**** Extracted entries

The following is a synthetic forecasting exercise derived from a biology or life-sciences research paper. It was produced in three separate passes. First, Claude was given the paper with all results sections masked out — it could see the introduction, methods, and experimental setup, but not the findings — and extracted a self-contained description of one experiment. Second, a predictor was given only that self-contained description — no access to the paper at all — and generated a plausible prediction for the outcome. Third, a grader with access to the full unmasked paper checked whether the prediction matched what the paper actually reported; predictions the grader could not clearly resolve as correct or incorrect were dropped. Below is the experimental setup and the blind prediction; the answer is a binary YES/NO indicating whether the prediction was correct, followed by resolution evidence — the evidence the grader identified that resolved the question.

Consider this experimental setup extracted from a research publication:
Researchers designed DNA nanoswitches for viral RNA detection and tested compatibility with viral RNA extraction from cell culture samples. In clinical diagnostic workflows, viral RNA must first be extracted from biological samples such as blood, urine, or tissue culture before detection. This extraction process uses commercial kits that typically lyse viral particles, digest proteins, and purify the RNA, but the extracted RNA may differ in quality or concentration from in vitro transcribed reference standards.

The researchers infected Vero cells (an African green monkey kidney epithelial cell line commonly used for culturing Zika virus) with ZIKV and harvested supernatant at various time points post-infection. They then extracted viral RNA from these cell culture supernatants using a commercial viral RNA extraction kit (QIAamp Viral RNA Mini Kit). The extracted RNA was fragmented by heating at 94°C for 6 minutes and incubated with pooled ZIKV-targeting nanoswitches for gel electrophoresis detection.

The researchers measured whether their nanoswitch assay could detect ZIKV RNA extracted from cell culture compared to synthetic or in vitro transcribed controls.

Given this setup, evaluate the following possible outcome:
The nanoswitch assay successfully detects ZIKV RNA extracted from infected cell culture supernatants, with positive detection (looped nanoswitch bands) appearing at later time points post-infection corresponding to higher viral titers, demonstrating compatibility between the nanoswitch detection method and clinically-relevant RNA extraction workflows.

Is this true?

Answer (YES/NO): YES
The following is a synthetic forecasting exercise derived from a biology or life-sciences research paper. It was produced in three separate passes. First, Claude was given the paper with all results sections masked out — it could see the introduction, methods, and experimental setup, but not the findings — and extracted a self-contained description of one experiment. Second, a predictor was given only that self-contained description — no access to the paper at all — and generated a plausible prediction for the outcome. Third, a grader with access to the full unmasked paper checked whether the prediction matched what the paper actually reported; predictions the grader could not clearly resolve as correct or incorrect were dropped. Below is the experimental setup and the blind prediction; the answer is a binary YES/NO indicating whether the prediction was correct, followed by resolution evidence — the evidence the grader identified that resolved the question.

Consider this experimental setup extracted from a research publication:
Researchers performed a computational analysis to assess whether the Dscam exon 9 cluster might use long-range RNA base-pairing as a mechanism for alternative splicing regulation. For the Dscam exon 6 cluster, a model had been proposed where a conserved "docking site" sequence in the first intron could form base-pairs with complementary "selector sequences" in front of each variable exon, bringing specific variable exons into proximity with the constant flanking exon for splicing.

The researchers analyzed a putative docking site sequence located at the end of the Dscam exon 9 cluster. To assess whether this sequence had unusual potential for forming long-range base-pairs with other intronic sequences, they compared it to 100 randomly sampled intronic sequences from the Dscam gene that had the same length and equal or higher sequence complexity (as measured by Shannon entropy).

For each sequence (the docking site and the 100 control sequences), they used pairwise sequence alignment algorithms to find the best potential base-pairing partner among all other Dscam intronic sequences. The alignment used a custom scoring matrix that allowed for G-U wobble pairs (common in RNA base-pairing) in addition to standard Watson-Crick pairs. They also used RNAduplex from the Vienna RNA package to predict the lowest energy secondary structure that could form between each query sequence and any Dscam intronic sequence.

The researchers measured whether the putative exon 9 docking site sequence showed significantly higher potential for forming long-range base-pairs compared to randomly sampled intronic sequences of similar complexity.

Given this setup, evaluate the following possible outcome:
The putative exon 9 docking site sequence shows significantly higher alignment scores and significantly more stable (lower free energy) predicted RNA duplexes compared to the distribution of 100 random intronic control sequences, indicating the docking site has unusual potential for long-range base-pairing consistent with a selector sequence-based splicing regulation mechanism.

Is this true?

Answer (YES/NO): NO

********
**** Extracted entries

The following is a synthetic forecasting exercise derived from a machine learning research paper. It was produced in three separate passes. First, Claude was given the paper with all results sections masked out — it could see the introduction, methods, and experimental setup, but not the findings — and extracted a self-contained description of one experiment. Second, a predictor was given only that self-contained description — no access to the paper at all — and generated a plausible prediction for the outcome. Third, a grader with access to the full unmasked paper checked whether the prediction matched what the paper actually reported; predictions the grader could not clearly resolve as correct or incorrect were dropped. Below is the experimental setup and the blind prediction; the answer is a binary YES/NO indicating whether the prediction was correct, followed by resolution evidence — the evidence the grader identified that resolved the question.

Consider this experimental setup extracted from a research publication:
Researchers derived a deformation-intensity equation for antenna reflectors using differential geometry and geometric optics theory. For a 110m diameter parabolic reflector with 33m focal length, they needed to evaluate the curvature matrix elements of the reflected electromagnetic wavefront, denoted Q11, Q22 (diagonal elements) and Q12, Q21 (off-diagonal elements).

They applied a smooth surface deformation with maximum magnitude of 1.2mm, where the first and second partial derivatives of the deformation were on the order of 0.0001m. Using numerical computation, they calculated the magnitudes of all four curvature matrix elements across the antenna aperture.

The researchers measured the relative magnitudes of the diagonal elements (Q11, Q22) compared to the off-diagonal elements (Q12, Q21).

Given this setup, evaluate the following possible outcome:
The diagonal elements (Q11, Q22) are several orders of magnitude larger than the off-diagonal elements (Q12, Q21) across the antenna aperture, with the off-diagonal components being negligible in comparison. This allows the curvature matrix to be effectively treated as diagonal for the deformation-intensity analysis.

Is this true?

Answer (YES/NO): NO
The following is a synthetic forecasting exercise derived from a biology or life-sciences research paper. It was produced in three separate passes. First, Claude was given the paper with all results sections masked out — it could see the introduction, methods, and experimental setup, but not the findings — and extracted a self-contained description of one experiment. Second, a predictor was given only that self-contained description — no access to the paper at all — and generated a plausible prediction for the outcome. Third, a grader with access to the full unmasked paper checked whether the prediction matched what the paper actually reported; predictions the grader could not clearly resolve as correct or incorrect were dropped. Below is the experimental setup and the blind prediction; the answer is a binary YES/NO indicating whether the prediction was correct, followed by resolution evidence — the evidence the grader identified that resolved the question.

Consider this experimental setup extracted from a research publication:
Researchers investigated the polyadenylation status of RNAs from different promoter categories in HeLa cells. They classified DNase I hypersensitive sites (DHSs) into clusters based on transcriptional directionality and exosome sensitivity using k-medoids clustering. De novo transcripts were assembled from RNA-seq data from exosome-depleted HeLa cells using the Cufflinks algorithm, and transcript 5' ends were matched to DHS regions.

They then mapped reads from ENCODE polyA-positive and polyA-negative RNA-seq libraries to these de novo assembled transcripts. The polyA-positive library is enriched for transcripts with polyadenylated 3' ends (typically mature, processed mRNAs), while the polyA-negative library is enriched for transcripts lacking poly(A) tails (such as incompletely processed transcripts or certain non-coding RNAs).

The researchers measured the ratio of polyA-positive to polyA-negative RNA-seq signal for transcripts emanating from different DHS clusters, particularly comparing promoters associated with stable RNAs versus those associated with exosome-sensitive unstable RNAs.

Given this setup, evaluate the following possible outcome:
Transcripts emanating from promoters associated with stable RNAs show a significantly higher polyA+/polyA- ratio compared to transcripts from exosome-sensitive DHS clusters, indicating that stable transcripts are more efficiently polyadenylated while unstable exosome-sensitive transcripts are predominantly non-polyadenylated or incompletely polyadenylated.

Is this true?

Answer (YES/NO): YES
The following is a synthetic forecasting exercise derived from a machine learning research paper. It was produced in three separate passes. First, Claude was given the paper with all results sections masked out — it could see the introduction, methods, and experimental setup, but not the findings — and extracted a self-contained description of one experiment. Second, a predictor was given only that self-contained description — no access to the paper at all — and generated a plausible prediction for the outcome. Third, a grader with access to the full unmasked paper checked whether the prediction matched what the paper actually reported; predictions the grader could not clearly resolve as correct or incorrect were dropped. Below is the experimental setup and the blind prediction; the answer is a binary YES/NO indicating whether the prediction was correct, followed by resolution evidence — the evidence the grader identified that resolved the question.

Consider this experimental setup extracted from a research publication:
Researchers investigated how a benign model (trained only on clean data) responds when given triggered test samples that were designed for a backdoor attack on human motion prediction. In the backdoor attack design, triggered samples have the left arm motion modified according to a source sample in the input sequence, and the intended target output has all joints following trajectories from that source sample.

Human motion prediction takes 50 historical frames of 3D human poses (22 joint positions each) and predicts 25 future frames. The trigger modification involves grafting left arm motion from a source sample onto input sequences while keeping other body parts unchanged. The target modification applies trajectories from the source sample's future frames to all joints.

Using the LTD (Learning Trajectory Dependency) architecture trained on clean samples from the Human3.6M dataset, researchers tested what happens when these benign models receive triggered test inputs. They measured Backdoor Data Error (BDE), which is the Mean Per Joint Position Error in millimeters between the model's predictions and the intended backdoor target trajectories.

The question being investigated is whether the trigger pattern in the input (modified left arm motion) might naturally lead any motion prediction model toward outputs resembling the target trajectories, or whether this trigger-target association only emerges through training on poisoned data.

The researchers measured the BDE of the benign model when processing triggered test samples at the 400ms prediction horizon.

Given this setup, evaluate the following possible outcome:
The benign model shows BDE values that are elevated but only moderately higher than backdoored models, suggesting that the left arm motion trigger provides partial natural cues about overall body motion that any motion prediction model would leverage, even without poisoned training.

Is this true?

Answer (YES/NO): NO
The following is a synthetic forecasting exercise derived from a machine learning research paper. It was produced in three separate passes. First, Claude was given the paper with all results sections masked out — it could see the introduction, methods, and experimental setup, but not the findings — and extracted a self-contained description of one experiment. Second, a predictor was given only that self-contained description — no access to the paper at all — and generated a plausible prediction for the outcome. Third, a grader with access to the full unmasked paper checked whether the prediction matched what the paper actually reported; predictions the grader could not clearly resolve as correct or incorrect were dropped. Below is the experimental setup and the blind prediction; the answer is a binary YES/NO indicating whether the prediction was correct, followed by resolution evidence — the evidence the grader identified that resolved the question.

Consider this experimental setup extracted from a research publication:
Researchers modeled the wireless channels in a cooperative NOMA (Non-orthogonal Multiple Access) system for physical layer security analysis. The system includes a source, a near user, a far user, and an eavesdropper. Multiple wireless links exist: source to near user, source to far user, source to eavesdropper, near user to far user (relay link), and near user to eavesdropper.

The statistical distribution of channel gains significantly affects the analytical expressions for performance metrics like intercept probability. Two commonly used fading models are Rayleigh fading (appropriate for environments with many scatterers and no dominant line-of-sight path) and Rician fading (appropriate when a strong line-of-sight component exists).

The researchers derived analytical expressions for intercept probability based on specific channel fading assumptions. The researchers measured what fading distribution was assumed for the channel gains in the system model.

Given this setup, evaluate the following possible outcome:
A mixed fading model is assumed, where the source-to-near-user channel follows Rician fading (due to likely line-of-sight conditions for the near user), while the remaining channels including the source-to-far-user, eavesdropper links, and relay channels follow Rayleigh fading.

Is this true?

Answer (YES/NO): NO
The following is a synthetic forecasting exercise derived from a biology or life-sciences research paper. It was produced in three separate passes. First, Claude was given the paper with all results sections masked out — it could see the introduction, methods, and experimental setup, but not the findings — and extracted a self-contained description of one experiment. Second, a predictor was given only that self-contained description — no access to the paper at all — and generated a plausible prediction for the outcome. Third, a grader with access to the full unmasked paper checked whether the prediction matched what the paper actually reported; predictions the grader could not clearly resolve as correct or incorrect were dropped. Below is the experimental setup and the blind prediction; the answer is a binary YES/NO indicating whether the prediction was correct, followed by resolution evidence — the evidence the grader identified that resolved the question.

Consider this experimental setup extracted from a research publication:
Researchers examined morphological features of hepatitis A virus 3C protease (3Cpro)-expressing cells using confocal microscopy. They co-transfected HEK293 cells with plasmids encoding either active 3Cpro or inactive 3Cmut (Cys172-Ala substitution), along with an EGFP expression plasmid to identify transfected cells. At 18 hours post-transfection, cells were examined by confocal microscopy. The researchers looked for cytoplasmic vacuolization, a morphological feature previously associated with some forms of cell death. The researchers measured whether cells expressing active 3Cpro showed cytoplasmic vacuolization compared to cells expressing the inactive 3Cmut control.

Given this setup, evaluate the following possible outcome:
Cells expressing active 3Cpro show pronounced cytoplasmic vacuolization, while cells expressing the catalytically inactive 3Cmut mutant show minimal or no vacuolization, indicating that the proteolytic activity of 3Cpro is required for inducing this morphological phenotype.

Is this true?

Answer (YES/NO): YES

********
**** Extracted entries

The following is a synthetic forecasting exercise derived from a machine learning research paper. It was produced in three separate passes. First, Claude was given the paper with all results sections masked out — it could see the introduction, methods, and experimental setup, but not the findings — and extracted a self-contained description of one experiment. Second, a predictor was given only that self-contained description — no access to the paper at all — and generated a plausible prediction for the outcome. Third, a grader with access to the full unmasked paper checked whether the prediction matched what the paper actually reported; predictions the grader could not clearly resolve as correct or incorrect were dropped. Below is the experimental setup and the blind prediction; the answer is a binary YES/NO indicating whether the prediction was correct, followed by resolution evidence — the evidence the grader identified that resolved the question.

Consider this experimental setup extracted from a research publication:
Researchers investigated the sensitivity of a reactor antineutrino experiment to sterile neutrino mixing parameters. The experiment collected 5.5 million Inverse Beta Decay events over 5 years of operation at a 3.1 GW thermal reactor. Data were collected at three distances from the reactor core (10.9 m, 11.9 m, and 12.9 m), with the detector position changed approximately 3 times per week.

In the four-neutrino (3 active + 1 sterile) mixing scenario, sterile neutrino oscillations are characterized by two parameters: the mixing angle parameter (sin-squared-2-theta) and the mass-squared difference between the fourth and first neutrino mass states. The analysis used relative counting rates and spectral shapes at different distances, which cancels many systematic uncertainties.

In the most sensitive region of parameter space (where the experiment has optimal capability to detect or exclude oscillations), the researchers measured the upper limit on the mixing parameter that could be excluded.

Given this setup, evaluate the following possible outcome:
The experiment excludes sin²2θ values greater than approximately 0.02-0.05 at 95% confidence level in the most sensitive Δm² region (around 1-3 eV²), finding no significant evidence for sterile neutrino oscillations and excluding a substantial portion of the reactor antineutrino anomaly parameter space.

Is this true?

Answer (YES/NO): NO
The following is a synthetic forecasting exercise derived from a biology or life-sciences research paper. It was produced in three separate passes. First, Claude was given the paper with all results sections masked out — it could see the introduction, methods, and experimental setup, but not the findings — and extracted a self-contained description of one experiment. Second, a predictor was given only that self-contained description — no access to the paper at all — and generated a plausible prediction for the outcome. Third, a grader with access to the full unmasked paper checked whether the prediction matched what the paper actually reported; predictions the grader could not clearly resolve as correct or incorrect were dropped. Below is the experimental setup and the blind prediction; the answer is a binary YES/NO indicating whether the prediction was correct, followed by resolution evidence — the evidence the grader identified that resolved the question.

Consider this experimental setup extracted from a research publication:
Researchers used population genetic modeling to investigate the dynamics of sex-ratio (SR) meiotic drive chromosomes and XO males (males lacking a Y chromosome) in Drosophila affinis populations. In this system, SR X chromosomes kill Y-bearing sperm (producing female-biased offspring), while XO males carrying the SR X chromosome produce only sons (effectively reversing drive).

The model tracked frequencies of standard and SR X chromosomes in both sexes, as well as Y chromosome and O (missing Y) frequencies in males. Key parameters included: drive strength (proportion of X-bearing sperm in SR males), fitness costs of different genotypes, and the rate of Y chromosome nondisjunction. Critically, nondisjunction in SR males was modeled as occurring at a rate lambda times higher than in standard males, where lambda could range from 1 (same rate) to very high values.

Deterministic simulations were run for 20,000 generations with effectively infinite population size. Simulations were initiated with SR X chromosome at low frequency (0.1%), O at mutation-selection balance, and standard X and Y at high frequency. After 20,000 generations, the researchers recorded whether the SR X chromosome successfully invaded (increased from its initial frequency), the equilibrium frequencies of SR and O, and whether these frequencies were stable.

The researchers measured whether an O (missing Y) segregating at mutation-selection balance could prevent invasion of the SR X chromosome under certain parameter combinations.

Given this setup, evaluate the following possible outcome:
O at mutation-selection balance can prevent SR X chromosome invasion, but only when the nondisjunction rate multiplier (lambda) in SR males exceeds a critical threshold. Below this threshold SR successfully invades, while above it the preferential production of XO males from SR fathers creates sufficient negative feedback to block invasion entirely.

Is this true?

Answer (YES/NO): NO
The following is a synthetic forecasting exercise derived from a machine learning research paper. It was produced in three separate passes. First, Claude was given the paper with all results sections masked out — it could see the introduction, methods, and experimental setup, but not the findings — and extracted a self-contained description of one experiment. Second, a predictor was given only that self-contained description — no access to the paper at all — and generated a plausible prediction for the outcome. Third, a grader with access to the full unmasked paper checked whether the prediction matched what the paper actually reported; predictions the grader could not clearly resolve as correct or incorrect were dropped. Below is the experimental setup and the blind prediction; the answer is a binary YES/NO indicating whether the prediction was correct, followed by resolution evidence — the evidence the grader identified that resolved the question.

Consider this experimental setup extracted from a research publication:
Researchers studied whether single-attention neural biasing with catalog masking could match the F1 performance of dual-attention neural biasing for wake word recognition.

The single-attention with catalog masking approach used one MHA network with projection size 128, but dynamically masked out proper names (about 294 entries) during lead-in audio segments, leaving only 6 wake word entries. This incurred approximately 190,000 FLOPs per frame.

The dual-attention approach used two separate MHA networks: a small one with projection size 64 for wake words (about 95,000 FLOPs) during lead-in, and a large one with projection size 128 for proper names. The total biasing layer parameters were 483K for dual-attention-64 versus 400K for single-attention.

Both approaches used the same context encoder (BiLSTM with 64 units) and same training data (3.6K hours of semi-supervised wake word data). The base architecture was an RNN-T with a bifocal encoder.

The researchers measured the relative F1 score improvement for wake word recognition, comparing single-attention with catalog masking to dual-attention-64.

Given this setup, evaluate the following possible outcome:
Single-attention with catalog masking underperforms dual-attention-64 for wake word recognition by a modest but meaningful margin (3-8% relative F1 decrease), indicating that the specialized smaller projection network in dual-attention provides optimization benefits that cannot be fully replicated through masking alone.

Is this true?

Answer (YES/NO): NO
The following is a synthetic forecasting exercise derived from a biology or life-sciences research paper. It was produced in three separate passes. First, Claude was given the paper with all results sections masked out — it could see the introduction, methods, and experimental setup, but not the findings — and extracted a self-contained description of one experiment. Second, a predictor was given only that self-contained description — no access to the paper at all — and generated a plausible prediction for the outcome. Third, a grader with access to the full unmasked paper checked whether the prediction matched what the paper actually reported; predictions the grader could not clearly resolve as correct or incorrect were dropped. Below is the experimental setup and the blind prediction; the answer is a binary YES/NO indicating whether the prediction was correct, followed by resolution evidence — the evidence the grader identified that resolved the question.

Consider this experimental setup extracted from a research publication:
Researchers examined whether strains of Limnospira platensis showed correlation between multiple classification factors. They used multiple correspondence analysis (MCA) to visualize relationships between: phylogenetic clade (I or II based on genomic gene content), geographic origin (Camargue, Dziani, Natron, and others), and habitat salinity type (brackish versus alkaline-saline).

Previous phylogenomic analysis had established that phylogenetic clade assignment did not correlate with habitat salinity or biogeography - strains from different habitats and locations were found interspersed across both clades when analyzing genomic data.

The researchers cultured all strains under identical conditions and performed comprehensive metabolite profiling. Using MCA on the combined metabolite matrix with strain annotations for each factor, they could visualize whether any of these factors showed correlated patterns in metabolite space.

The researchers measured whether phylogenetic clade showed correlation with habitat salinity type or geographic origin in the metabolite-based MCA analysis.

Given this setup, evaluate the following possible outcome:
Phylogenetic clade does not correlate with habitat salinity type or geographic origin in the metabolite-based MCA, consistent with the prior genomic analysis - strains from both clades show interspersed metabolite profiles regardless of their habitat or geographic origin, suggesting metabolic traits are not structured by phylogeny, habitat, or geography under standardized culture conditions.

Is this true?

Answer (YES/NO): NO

********

§ What is required:
Looking at the records above, return exactly the lines from the line with "Researchers examined whether" to the line with "Previous phylogenomic analysis", both ends included.

§ Exercise solution:
Researchers examined whether strains of Limnospira platensis showed correlation between multiple classification factors. They used multiple correspondence analysis (MCA) to visualize relationships between: phylogenetic clade (I or II based on genomic gene content), geographic origin (Camargue, Dziani, Natron, and others), and habitat salinity type (brackish versus alkaline-saline).

Previous phylogenomic analysis had established that phylogenetic clade assignment did not correlate with habitat salinity or biogeography - strains from different habitats and locations were found interspersed across both clades when analyzing genomic data.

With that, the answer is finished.